* Extracted text:
__________________________________________________

Query or Join Data in Hadoop

Introduction

Use queries to group rows based on the values in one or more columns and then summarize selected numeric columns. The summary data appears in new columns in the target table.

Use joins to combine source tables. The join is based on a comparison of values in “join-on” columns that are selected for each of the source tables. The result of the join depends on matching values in the join-on columns, and on the selected type of the join. Four types of joins are available: inner, left, right, and full.

The Query or Join Data in Hadoop directive enables you to create jobs that combine multiple joins or queries. In the resulting table, you can remove unwanted rows and columns, remove duplicate rows, and rearrange columns. Before you execute the job, you can edit the generated Hive code and paste-in additional Hive code. The process of the directive is defined as follows:

Select a source table.
Join tables to the initial table as needed.
Define queries that group columns and aggregate numeric values, again as needed.
For jobs that do not include queries, use rules to filter unwanted rows from the target. (Queries require all rows.)
For join-only jobs, select, arrange, and rename target columns.
For join-only jobs, apply Hive SQL expressions in new or existing target columns.
Sort target rows based on specified target columns.

Example

Follow these steps to use the Query or Join Data In Hadoop directive.

In the SAS Data Loader directives page, click Query or Join Data in Hadoop.
In the Query task, click the browse icon .
In the Select a Table window, scroll through the Location list and click a schema. Then click a source table in the Table list, and then click OK.
If your job includes no joins, click Next to open the Summarize Rows task.
To join your source table with other tables, click Add Join, and then click Next.
In the Join row, click the browse icon and select the table for the join.
As needed, click the Join field and select a join type other than the default join type Inner.

Inner

The inner join finds matching values in the join-on columns and writes one row to the target. The target row contains all columns from both source tables. A row from either source table is not written to the target if it contains a null value in the join-on column. A row is also not written to the target if the value in the join-on column does not match a value in the join-on column in the other source table.

__________________________________________________

* Dataset extract:
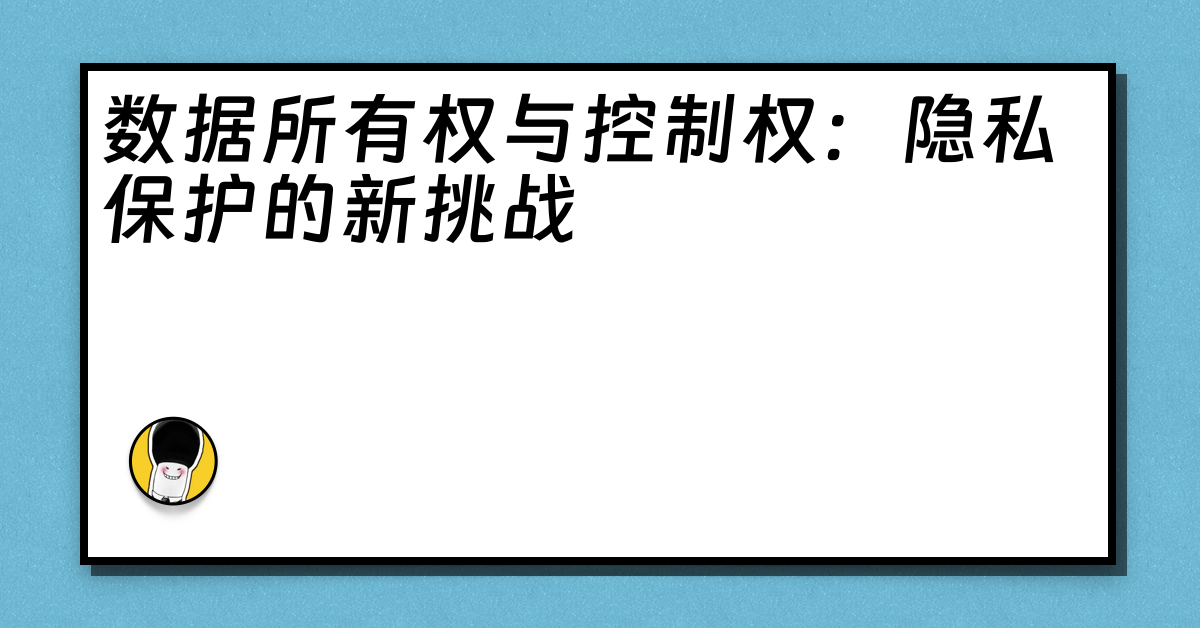 数据所有权与控制权：隐私保护的新挑战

__________________________________________________

* Work task:
Update the Hadoop query and join text from "In the Select" to "then click Next.", inclusive, so that "input table" replaces "source table".

* Exercise solution:
In the Select a Table window, scroll through the Location list and click a schema. Then click a input table in the Table list, and then click OK.
If your job includes no joins, click Next to open the Summarize Rows task.
To join your input table with other tables, click Add Join, and then click Next.